It’s not a good time to be the CEO of the Volkswagen Group.
Europe’s largest carmaker is under fire for cheating on emissions tests with its 2.0-liter diesel engines and may be slapped with the largest ever fine an automaker has seen in the United States.
VW won’t have it easier in Europe either, as it confirmed yesterday that there are roughly 11 million diesel-powered vehicles worldwide that have the “defeat device” first detected in the United States. Since Europe is the largest market in the world for diesel cars, it’s safe to assume most of those cars are in European countries.
Although VW has acknowledged the issue and has apologized in a press release for cheating on emissions tests, the company also issued a video apology from CEO Martin Winterkorn. It’s obviously a crisis management attempt to buy some more time until the true scale of the disaster is known and more details emerge on how the blatant cheating was possible.
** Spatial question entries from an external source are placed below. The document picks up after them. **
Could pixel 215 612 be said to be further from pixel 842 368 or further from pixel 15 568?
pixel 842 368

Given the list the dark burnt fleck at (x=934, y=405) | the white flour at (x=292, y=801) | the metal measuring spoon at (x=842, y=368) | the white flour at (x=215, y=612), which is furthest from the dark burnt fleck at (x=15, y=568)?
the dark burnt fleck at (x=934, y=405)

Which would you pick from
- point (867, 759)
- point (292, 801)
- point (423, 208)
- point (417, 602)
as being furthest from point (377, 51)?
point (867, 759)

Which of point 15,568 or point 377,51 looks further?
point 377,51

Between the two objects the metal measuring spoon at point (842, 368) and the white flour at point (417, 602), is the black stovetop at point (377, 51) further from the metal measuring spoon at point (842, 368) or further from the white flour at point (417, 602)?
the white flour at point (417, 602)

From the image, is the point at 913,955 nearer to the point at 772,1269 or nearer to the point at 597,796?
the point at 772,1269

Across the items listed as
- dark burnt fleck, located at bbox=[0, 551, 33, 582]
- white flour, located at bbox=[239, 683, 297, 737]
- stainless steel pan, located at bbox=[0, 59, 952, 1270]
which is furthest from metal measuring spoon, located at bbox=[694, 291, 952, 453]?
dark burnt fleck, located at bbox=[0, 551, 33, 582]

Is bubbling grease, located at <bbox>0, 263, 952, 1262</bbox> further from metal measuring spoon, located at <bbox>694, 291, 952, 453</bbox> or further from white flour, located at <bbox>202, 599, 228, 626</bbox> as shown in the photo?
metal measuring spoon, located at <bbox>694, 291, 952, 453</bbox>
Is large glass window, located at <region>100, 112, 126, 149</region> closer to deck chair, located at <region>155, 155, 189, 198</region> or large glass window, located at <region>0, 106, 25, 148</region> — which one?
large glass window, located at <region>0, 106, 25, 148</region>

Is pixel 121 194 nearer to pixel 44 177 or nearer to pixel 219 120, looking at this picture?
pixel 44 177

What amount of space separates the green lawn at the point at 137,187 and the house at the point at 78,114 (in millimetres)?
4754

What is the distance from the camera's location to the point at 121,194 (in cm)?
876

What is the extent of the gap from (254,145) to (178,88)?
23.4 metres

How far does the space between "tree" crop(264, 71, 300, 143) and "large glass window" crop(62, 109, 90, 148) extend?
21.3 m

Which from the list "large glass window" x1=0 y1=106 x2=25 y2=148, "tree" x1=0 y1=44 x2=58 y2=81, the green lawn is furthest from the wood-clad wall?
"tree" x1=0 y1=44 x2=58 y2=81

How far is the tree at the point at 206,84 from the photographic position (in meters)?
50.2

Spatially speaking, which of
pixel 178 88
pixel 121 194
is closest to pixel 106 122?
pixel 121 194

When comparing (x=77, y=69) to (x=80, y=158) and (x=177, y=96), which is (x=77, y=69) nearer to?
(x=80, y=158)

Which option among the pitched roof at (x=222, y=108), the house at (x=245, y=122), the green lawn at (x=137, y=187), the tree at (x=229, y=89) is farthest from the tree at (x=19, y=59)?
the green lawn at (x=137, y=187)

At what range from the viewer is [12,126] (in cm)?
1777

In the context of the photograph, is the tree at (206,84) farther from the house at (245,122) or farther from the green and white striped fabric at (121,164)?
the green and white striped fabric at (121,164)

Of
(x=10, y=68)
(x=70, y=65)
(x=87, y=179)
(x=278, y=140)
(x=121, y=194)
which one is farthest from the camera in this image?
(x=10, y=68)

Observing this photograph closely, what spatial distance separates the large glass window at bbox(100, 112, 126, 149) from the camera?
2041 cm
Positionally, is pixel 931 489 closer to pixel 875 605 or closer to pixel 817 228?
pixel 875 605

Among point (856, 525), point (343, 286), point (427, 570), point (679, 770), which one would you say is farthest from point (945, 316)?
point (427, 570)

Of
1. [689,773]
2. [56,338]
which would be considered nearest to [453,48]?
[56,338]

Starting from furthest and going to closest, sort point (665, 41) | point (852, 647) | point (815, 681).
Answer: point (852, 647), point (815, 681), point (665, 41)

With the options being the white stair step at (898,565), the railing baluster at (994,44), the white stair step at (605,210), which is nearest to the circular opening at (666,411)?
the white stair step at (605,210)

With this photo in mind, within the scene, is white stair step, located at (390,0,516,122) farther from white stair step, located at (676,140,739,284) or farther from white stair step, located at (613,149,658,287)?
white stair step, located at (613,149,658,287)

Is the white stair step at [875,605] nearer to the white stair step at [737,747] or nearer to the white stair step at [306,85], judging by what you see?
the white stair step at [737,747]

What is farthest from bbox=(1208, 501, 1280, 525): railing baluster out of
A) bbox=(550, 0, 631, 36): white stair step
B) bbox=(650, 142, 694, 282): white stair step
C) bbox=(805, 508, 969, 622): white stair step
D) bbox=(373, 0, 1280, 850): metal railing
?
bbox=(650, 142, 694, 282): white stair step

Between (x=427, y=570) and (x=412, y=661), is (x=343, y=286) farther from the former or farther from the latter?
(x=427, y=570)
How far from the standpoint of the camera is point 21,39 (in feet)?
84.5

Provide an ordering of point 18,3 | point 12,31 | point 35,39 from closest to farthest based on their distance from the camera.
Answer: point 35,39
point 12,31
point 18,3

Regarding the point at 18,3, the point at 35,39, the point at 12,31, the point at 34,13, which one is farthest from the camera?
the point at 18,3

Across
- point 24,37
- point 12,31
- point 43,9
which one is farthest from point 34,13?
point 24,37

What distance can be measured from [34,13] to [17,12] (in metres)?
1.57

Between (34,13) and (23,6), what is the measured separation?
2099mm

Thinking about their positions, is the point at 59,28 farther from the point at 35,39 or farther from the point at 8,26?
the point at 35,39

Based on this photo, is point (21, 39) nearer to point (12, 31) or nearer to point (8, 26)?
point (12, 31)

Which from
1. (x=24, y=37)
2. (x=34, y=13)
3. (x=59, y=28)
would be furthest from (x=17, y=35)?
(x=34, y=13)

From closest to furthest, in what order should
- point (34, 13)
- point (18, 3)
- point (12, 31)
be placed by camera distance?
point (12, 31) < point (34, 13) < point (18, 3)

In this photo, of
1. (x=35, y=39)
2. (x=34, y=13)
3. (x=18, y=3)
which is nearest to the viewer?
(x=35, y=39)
Besides apologizing to customers, authorities and the general public, Winterkorn also apologizes to VW Group’s 600,000 employees worldwide, and for good reason. “It would be wrong to cast general suspicion on the honest, hard work of 600,000 people because of the mistakes made by only a few. Our team simply does not deserve that,” the executive says in the video.
Here’s another memorable quote: “Manipulation and Volkswagen – that must never be allowed to happen again.” The big question is whether Winterkorn knew about the “defeat devices”. If he did, there’s no doubt that he has to go. If he didn’t know, he has to explain to the world how was this possible under his watch. Either way, the future does not look bright for Winterkorn.